Parse Large Flat File using Hash Table
Recently I stumbled on very interesting requirement which was simple and tricky at same time.Let me outline the objective for ya.
Requirement is to have a flat file reader tool which has ability to parse the flat file (can be of any number of flat files but for each file, the code should be extensible with minimum code). Now the flat file format is fixed for now and each line starts with a key, and then set of values separated with comma. Objective is to read a particular key from user and for that key, display all the records present in all the flat files. There can be multiple files and the file size can grow.
To solve this type of requirement, I zeroed on below approaches-
- On-Demand Parsing : This approach is simplest and parses the data source, once the customer is requested
- Index based Parsing: This approach builds the index for data source and provides Random retrieval of data from data source.

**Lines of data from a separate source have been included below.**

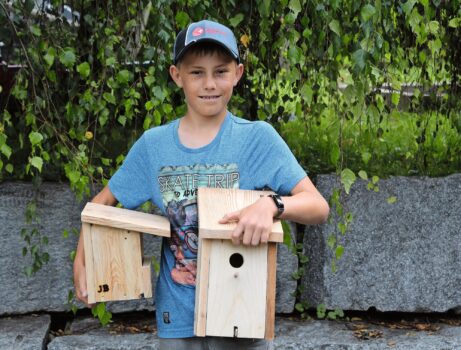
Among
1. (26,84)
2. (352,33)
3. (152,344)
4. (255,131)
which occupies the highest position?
(352,33)

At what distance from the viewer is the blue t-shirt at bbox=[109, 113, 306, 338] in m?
2.28

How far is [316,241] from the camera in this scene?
389 cm

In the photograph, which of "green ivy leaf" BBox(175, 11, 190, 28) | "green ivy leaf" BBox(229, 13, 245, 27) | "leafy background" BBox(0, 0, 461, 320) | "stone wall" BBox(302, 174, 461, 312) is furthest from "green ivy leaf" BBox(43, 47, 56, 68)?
"stone wall" BBox(302, 174, 461, 312)

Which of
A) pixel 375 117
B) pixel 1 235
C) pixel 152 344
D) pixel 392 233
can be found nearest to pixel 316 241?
pixel 392 233

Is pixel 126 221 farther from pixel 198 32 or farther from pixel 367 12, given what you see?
pixel 367 12

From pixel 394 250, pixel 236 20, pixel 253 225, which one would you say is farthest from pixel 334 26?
pixel 394 250

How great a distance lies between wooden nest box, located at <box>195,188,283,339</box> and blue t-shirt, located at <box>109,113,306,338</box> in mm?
120

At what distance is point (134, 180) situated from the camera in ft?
8.03

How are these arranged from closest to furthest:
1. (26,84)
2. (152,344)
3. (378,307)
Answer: (26,84) < (152,344) < (378,307)

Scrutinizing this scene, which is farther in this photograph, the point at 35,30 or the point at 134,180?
the point at 35,30

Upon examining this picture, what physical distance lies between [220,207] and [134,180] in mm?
399

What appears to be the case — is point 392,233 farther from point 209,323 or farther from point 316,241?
point 209,323

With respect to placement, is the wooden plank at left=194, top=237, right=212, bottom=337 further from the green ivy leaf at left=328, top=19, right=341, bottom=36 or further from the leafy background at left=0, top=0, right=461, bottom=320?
the green ivy leaf at left=328, top=19, right=341, bottom=36

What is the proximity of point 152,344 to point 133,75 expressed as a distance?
123cm
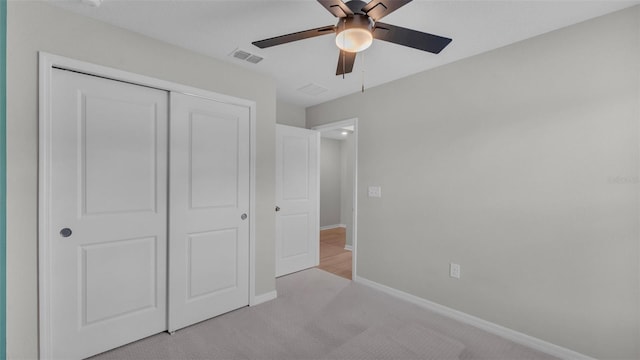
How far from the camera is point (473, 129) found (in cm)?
242

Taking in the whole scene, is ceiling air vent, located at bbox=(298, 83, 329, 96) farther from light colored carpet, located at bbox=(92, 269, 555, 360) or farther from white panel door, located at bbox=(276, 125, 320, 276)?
light colored carpet, located at bbox=(92, 269, 555, 360)

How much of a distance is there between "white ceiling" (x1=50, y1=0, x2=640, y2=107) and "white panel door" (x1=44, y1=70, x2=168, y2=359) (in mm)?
512

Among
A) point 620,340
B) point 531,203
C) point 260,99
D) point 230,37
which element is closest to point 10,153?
point 230,37

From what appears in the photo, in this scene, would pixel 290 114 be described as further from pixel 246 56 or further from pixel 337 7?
pixel 337 7

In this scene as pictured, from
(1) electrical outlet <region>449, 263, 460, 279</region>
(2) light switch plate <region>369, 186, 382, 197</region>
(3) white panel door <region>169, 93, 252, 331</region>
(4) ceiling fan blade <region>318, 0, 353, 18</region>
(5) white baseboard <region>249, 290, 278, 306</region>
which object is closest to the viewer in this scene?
(4) ceiling fan blade <region>318, 0, 353, 18</region>

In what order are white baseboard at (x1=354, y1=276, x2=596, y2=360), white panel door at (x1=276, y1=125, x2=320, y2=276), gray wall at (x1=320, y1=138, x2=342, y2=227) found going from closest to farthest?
1. white baseboard at (x1=354, y1=276, x2=596, y2=360)
2. white panel door at (x1=276, y1=125, x2=320, y2=276)
3. gray wall at (x1=320, y1=138, x2=342, y2=227)

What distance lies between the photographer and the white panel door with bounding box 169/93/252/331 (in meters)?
2.29

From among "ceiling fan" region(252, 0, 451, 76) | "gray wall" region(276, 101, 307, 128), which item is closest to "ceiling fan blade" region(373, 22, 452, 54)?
"ceiling fan" region(252, 0, 451, 76)

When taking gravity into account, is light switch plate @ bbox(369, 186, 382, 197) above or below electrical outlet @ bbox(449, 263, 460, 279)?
above

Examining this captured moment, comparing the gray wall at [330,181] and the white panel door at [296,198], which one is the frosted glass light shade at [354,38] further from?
the gray wall at [330,181]

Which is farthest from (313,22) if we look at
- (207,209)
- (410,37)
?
(207,209)

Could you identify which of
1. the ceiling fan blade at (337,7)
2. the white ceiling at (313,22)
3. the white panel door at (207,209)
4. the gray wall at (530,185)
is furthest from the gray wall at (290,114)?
the ceiling fan blade at (337,7)

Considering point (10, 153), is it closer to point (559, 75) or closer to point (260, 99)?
point (260, 99)

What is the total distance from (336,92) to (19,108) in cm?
278
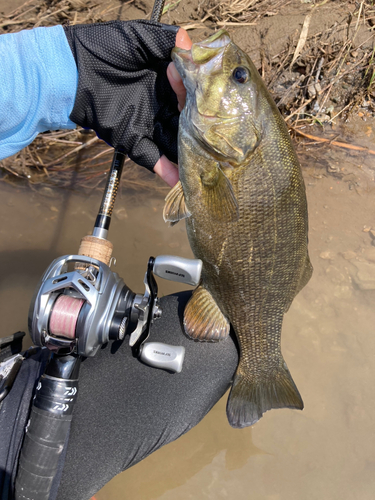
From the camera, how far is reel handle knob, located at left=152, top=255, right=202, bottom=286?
5.09ft

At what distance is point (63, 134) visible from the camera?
3.17 m

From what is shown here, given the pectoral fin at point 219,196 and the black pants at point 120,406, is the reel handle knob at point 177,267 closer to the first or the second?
the pectoral fin at point 219,196

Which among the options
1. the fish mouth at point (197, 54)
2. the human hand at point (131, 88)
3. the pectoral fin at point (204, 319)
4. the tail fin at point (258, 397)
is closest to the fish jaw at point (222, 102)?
the fish mouth at point (197, 54)

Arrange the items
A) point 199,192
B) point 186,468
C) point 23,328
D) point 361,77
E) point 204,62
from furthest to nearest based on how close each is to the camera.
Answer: point 361,77 → point 23,328 → point 186,468 → point 199,192 → point 204,62

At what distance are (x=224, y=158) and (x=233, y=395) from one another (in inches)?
49.0

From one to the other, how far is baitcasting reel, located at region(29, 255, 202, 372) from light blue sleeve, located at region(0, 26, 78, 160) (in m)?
0.78

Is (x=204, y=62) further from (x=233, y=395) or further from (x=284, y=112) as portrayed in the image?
(x=284, y=112)

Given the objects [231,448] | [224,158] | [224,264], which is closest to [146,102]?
[224,158]

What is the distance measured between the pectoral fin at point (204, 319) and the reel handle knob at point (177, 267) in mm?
339

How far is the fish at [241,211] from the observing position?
5.46ft

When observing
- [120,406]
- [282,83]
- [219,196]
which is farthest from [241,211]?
[282,83]

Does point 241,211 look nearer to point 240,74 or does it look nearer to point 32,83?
point 240,74

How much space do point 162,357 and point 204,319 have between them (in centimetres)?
35

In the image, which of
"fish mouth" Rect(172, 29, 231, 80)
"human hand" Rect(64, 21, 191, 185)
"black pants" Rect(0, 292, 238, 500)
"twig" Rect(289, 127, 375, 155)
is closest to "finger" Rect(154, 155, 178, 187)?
"human hand" Rect(64, 21, 191, 185)
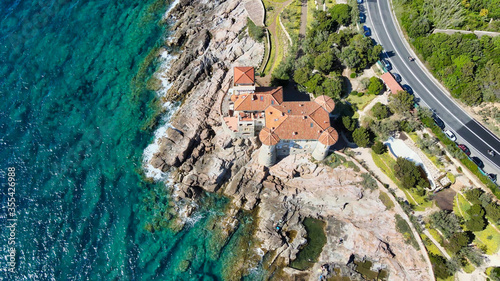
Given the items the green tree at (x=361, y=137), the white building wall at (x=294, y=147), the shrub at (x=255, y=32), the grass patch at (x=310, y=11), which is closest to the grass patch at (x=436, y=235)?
the green tree at (x=361, y=137)

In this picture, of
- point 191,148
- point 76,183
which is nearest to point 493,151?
point 191,148

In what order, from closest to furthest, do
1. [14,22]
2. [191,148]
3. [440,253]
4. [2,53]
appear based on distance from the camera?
1. [440,253]
2. [191,148]
3. [2,53]
4. [14,22]

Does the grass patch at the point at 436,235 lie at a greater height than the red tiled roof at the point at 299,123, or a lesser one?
lesser

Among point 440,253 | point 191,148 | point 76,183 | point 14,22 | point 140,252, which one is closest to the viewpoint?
point 440,253

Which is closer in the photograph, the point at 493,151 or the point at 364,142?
the point at 493,151

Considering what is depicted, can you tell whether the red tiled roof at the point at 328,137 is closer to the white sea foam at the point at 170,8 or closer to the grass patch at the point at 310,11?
the grass patch at the point at 310,11

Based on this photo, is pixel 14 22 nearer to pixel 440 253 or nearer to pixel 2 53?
pixel 2 53
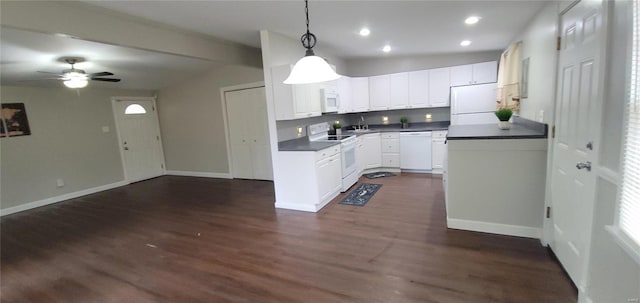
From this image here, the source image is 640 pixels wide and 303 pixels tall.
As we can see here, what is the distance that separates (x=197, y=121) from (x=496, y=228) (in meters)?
6.26

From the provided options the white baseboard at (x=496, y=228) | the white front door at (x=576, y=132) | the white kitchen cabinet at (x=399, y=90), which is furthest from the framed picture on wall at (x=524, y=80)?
the white kitchen cabinet at (x=399, y=90)

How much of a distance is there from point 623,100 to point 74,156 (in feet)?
25.7

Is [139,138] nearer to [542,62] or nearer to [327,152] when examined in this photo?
[327,152]

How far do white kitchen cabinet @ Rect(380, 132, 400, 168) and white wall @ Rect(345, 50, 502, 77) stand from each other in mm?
1486

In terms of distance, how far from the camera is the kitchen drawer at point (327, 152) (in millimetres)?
3832

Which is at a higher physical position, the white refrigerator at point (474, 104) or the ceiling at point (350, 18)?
the ceiling at point (350, 18)

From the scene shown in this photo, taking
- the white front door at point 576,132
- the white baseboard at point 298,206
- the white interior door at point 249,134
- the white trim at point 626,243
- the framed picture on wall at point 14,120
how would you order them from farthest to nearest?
the white interior door at point 249,134 → the framed picture on wall at point 14,120 → the white baseboard at point 298,206 → the white front door at point 576,132 → the white trim at point 626,243

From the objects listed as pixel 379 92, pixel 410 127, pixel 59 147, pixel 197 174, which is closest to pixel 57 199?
pixel 59 147

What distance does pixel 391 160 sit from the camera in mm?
5742

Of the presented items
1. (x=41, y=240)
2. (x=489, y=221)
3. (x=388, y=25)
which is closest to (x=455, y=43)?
(x=388, y=25)

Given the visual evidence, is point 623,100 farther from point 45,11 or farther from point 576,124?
point 45,11

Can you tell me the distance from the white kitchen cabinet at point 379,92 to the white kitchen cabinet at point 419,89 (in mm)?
469

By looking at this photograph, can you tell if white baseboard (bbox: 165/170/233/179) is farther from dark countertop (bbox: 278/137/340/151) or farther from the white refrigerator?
the white refrigerator

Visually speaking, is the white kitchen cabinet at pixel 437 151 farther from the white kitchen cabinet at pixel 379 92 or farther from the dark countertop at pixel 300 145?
the dark countertop at pixel 300 145
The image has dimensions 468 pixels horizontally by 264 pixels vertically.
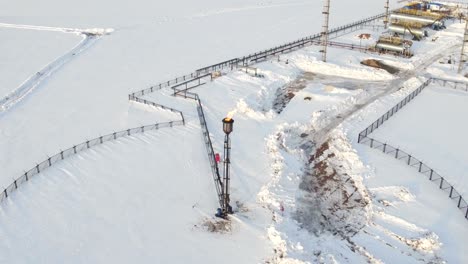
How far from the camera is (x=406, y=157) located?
23406mm

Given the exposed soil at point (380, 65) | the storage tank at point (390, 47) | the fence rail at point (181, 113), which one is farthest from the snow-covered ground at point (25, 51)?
the storage tank at point (390, 47)

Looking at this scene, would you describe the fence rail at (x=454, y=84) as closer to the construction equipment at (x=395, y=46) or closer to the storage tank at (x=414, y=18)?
the construction equipment at (x=395, y=46)

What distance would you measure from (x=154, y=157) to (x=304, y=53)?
72.9 feet

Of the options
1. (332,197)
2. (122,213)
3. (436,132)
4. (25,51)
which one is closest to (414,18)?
(436,132)

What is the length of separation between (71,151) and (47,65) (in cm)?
1885

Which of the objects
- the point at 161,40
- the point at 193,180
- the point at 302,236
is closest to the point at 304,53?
the point at 161,40

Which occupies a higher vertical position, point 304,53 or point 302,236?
point 304,53

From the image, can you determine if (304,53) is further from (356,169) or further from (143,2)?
(143,2)

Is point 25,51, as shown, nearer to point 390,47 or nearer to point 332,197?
point 390,47

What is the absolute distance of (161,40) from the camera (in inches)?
1882

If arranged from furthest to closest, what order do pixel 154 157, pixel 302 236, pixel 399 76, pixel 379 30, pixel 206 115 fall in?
Answer: 1. pixel 379 30
2. pixel 399 76
3. pixel 206 115
4. pixel 154 157
5. pixel 302 236

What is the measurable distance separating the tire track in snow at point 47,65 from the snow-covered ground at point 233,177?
31.7 inches

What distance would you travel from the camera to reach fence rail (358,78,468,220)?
20.0 metres

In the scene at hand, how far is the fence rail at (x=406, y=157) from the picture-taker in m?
20.0
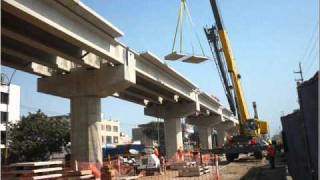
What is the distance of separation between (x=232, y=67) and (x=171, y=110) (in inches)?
526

- Index based parsing and Memory Mapped file – This approach has all the feature of the above parsing and additionally maps the section of the file in memory. This is used for very huge files.
Analyze - Option 1
At first glance problem seems to be very simple and boils down to parsing the key and, finding the set of values for the key and repeat it, till you find the end of file. However there is serious issues, for every query, file has to be parsed completely, as there can be more than one value. This is serious problem as it performs same task repeatedly which is not only optimum but a waste of CPU, memory and time :). Also with file growing in size, the time taken with increase, so I quickly discarded this naive approach and looked at other options available.
Analyze - Option 3
Option 3 is the best approach when dealing with GB of data. In this approach we can’t bring the entire file in memory as it will be too huge, so jumping to a particular index of record or offset of records is not very good approach. This will involve dividing the entire file into Virtual Bucket of records and storing the index/offset of a particular record with respect to the bucket starting position. This will help to open a specific portion of file as filestream and get it mapped to memory and reading the data for the particular index.This approach will make more sense for very large files but my requirement is not for very large files but rather for marginally large file of order ~1GB.
Analyze - Option 2
This seemed to be the best option as my file size is not or order >1Gb. I re-factored my approach to option 2 and used hash table or Dictionary (Hash table implementation in C#).Idea was to parse the whole file once and let it index all the records available in the flat files using record offset. This will allow the query to look for index once and find the values straight, rather than scanning file repeatedly.
Index Based parsing
I decided to have index like -
My index will have dictionary with key (Int32) and Values (list of File Pointers or Long).
This Index will maintain the key as CustomerId and Values as list of all the index which points to the record for that key. So approach was to read the files and maintain an offset location for that key or customer id.
File Scanning or Index Building Logic
File scanning logic is simply reading each records and extract the key from the record and add the key and record position as part of dictionary. If any record with same key id found then add the record position in filepointer list.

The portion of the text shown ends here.